# Peacock's Pocket Report



## Reelbehind (Jul 30, 2003)

Fished this morning off Peacock's Pocket Road in the MINWR, fishing with soft plastics(all black or black with gold flake), caught 17 Trout, most of them legal, keeping 5 of them. Also had what i think was a small Tarpon hit, but i'm not sure. Looked like one anyway. With all the rain we have had the fishing in this area has been very good, but you have to fish the Marsh side of the Pocket, not the river side  By the way with the Shuttle Launch, this area is closed 3 days before and 1 day after.


----------



## BoatlessFishing (Jun 6, 2005)

*Great info*

Thanks for the report and the info on the closure.
Good thing to know.
thanks again,


----------



## Kozlow (Oct 25, 2002)

Good to hear you got into them. What time is dinner.


----------



## Reelbehind (Jul 30, 2003)

Too late for Dinner Koz, but i got me some Uncle Buck's from Bass Pro and coated the fillets, deep fried them. Now the Wife say's she likes them better then Pompano?  Trout are pretty good but more so than the Pomp's?


----------



## ashrafel68 (Jul 12, 2005)

*Peacock's Pocket*



Reelbehind said:


> Fished this morning off Peacock's Pocket Road in the MINWR,


Did you fish off the road or did you wade ????


----------



## Reelbehind (Jul 30, 2003)

Ash, i fished off the road. I really don't think you would want to wade the marsh side of Peacock Pocket with all those Gators, i see so many that before i get out of my truck i make sure none are close by, which has happened before . And by the way, when you do get out of your car or truck, listen to make sure no RattleSnakes are around, saw two of them last week  Other than that have fun there and catch some fish


----------



## emanuel (Apr 2, 2002)

How far of a drive is this from Mickeytown?


----------



## creek (Dec 16, 2003)

E

Which side of Orlando are you on? It takes me about an hour. I live out by Wekiva Springs State Park.


----------



## ashrafel68 (Jul 12, 2005)

Thanks Reelbehind for the info  ..


----------



## Reelbehind (Jul 30, 2003)

Creek, i live on the East side of Orlando,up state road 419,almost in Seminole County. E, it depends on where you live in Orlando. It is around a 45 min drive for me, but sometimes with this traffic


----------



## emanuel (Apr 2, 2002)

I'm over in Dr. Phillips. Sounds like a bit of a drive but I might try to fish Saturday, maybe Cocoa.


----------



## creek (Dec 16, 2003)

e you won't be able to fish anywhere in Titusville this weekend, because of the Shuttle launch. They close 2 days before and one day after a successful launch.
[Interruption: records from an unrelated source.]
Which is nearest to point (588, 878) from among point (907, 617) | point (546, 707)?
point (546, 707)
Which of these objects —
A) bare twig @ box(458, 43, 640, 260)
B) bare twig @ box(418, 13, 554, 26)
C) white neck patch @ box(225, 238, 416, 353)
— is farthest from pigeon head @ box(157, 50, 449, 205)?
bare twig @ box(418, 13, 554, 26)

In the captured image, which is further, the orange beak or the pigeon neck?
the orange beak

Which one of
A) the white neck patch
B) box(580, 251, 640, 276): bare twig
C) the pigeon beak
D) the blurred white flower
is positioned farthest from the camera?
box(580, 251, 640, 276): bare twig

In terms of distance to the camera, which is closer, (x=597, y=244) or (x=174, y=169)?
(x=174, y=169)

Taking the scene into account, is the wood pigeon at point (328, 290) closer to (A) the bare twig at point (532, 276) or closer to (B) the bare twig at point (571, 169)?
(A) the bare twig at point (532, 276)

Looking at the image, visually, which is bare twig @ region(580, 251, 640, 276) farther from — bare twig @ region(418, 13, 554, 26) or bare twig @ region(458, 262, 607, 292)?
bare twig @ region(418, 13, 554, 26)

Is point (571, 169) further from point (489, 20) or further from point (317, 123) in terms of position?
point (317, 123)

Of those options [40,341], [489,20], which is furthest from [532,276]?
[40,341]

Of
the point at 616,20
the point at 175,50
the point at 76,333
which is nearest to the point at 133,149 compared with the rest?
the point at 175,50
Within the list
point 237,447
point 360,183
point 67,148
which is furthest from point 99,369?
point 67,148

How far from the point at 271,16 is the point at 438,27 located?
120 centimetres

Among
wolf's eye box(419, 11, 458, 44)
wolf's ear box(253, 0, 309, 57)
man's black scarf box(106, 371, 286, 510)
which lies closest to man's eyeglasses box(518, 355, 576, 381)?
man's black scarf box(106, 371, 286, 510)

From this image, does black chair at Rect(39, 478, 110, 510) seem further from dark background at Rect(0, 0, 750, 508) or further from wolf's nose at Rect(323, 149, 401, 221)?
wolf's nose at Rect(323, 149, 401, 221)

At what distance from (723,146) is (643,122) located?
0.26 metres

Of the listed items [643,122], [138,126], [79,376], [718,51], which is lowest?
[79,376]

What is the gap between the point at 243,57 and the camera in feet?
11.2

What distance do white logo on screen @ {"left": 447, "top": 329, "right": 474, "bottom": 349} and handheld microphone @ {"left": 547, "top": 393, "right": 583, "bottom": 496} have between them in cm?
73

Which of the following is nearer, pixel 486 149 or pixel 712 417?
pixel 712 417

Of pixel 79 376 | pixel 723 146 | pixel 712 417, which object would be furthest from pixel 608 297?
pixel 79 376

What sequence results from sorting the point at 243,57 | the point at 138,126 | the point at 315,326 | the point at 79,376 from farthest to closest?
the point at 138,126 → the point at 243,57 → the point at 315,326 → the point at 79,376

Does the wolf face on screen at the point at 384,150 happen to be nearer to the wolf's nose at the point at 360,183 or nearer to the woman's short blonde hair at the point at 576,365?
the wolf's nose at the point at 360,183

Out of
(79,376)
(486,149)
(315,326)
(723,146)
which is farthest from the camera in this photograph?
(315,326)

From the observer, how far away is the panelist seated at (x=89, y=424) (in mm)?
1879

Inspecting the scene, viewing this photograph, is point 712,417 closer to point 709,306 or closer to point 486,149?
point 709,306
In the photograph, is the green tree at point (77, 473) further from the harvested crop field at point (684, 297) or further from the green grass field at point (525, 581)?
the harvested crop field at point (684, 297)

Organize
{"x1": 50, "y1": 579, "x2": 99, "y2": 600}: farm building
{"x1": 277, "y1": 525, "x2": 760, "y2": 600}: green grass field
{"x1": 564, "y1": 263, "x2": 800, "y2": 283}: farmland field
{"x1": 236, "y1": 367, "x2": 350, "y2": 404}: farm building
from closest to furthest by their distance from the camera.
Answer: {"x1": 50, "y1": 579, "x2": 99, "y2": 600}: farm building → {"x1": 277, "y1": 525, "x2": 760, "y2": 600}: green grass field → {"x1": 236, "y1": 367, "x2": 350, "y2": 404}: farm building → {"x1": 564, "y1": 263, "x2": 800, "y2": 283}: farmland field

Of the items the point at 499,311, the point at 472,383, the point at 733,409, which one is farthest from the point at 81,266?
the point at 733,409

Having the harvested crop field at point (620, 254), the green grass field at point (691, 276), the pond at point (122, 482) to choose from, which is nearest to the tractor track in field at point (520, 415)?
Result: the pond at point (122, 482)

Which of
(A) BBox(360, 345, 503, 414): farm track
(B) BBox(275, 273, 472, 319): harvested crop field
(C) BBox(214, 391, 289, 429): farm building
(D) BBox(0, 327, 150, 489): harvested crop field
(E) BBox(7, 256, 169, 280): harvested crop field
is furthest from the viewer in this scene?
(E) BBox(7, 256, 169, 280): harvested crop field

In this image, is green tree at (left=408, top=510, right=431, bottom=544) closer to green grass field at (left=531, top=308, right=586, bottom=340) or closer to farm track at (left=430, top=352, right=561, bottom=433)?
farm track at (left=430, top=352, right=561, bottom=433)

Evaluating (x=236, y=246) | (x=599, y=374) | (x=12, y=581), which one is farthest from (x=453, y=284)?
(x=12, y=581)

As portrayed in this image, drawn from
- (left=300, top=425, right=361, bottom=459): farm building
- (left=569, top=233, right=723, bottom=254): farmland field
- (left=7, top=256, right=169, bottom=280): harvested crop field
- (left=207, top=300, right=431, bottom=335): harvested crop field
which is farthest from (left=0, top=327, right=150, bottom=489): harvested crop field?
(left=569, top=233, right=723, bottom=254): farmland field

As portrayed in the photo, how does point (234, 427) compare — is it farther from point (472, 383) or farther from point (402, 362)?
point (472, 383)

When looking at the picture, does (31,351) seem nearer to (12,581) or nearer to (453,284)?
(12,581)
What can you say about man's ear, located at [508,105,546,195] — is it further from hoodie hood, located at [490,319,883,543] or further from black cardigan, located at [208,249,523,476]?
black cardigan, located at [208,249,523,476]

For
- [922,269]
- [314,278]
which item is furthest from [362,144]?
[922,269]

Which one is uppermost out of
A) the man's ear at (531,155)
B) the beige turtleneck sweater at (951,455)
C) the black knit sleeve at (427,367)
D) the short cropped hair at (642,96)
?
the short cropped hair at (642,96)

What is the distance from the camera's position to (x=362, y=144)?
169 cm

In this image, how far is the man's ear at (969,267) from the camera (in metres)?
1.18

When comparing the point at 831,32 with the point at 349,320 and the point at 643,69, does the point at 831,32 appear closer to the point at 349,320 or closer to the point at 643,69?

I am sure it includes Peacock's Pocket. If I am wrong someone will chime in.


----------



## Reelbehind (Jul 30, 2003)

Creek you are right  but E, you can still fish Cocoa. I thought it was 3 day's before and 1 day after?


----------



## creek (Dec 16, 2003)

You are right Reel 3 before 1 after


----------



## Reelbehind (Jul 30, 2003)

Creek, do you know if it is open now? They don't know when the Shuttle is going up so i would think it is?


----------



## emanuel (Apr 2, 2002)

I'm going to try to hit the pier at Cocoa this afternoon around 5. My girlfriend is getting some tattoo work done in Canaveral and I won't have anything else to do.

I'll probably fish the sides for drum, maybe some blues or ladyfish will show up.


----------



## creek (Dec 16, 2003)

Creek, do you know if it is open now?

No I don,t


----------



## creek (Dec 16, 2003)

I heard on another board the Playa Linda is open again.


----------



## Reelbehind (Jul 30, 2003)

Thanks Creek, just might hit it if the business slows down this week


----------



## creek (Dec 16, 2003)

Let me know how you do. If it is still open this weekend, I will go.


----------